> **Supplied information**

<<<<

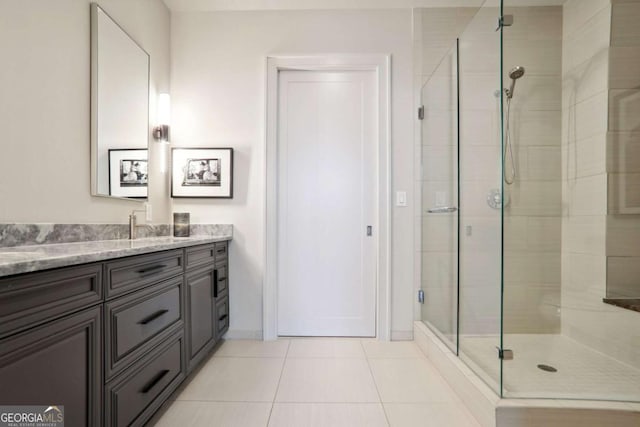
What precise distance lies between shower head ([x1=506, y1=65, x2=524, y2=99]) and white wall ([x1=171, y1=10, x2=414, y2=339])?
0.72 meters

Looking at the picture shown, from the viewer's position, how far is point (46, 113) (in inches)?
56.6

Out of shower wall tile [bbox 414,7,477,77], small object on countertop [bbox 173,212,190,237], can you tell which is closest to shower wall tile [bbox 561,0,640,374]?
shower wall tile [bbox 414,7,477,77]

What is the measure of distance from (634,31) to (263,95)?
8.05ft

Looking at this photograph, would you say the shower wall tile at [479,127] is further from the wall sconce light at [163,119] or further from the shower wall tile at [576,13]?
the wall sconce light at [163,119]

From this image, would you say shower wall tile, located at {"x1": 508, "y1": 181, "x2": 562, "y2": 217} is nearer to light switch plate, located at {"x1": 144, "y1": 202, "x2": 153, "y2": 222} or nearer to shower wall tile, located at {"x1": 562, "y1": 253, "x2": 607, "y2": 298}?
shower wall tile, located at {"x1": 562, "y1": 253, "x2": 607, "y2": 298}

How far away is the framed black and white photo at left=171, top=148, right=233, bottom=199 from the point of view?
8.29ft

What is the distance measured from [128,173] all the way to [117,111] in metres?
0.38

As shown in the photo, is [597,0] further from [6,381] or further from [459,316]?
[6,381]

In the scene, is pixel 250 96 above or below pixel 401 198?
above

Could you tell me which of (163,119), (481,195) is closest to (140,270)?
(163,119)

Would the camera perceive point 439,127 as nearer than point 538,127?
No

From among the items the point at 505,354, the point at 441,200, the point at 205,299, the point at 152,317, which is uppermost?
the point at 441,200

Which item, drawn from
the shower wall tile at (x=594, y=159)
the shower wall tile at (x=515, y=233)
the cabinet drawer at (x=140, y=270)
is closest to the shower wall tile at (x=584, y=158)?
the shower wall tile at (x=594, y=159)

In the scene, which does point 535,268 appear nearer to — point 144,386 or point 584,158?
point 584,158
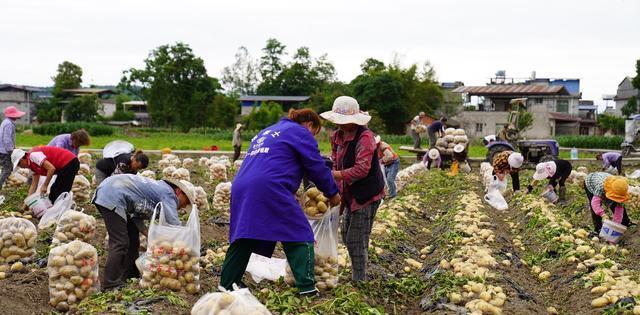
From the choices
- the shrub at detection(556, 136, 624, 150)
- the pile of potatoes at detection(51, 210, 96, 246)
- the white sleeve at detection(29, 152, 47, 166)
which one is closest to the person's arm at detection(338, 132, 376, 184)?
the pile of potatoes at detection(51, 210, 96, 246)

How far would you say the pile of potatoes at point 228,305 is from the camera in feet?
11.9

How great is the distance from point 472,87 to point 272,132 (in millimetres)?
57844

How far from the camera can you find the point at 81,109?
59.8 meters

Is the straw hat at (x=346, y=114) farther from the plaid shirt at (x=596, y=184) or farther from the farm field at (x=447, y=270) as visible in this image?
the plaid shirt at (x=596, y=184)

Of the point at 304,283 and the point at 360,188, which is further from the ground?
the point at 360,188

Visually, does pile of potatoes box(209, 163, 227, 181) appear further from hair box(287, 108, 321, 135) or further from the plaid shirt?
hair box(287, 108, 321, 135)

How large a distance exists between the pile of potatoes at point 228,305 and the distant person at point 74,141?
6430mm

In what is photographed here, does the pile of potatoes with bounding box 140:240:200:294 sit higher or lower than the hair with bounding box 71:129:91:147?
lower

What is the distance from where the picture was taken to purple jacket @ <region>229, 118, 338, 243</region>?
488 cm

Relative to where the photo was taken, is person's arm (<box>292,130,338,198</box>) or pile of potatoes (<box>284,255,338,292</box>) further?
pile of potatoes (<box>284,255,338,292</box>)

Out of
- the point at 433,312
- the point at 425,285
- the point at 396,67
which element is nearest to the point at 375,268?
the point at 425,285

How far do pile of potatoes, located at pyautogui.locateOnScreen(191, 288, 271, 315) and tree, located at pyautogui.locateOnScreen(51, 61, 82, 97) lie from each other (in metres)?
81.4

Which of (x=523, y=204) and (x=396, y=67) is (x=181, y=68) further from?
(x=523, y=204)

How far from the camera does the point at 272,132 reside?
5133mm
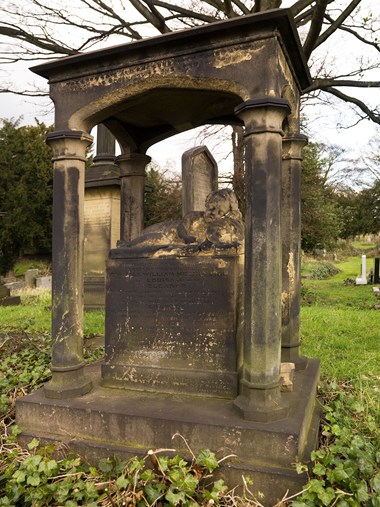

>>>>

> **Work required**
Quote all of the data above word for word, leaving out the pictures.

> **Final result**
What precise distance lies between shower head ([x1=506, y1=65, x2=524, y2=99]) and white wall ([x1=171, y1=10, x2=414, y2=339])?
0.72 meters

Looking at the picture shown, from the viewer's position, how far is point (46, 113) (in inches)?
56.6

Out of shower wall tile [bbox 414,7,477,77], small object on countertop [bbox 173,212,190,237], can you tell which is closest to shower wall tile [bbox 561,0,640,374]?
shower wall tile [bbox 414,7,477,77]

What is the measure of distance from (634,31) to (263,95)?
8.05ft

Looking at this photograph, would you say the shower wall tile at [479,127] is further from the wall sconce light at [163,119] or further from the shower wall tile at [576,13]?
the wall sconce light at [163,119]

From this image, would you say shower wall tile, located at {"x1": 508, "y1": 181, "x2": 562, "y2": 217} is nearer to light switch plate, located at {"x1": 144, "y1": 202, "x2": 153, "y2": 222} or nearer to shower wall tile, located at {"x1": 562, "y1": 253, "x2": 607, "y2": 298}?
shower wall tile, located at {"x1": 562, "y1": 253, "x2": 607, "y2": 298}

How far away is the framed black and white photo at left=171, top=148, right=233, bottom=199 from the point of view?
8.29ft

What is the distance measured from [128,173] all the way to [117,111] in metres?
0.38

As shown in the photo, is [597,0] further from [6,381] or further from [459,316]?
[6,381]

In the scene, is pixel 250 96 above or below pixel 401 198?
above

Could you tell me which of (163,119), (481,195) is closest to (140,270)?
(163,119)

Would the camera perceive point 439,127 as nearer than point 538,127?
No

From among the items the point at 505,354, the point at 441,200, the point at 205,299, the point at 152,317, which is uppermost?
the point at 441,200

Which item, drawn from
the shower wall tile at (x=594, y=159)
the shower wall tile at (x=515, y=233)
the cabinet drawer at (x=140, y=270)
is closest to the shower wall tile at (x=584, y=158)?
the shower wall tile at (x=594, y=159)

In the scene, which does point 535,268 appear nearer to — point 144,386 or point 584,158?
point 584,158
From the choices
- the shrub at detection(556, 136, 624, 150)
- the pile of potatoes at detection(51, 210, 96, 246)
- the white sleeve at detection(29, 152, 47, 166)
which one is closest to the person's arm at detection(338, 132, 376, 184)?
the pile of potatoes at detection(51, 210, 96, 246)

How far would you say the pile of potatoes at point 228,305 is from the camera in feet?
11.9

How great is the distance from point 472,87 to point 272,132 (in millimetres)?
57844

How far from the camera can you find the point at 81,109?
59.8 meters

Is the straw hat at (x=346, y=114) farther from the plaid shirt at (x=596, y=184) or farther from the farm field at (x=447, y=270) as visible in this image?
the plaid shirt at (x=596, y=184)

Of the point at 304,283 and the point at 360,188, which is further from the ground?
the point at 360,188

Visually, does pile of potatoes box(209, 163, 227, 181) appear further from hair box(287, 108, 321, 135) or further from the plaid shirt?
hair box(287, 108, 321, 135)

How large a distance exists between the pile of potatoes at point 228,305 and the distant person at point 74,141?
6430mm

In what is photographed here, does the pile of potatoes with bounding box 140:240:200:294 sit higher or lower than the hair with bounding box 71:129:91:147?
lower

What is the distance from where the picture was taken to purple jacket @ <region>229, 118, 338, 243</region>?
488 cm

Relative to where the photo was taken, is person's arm (<box>292,130,338,198</box>) or pile of potatoes (<box>284,255,338,292</box>) further?
pile of potatoes (<box>284,255,338,292</box>)

Out of
- the point at 433,312
- the point at 425,285
- the point at 396,67
which element is nearest to the point at 375,268?
the point at 425,285

How far do pile of potatoes, located at pyautogui.locateOnScreen(191, 288, 271, 315) and tree, located at pyautogui.locateOnScreen(51, 61, 82, 97) lie from each other (in metres)?
81.4

Which of (x=523, y=204) and (x=396, y=67) is (x=181, y=68) further from?
(x=523, y=204)

How far from the camera does the point at 272,132 reside?
5133mm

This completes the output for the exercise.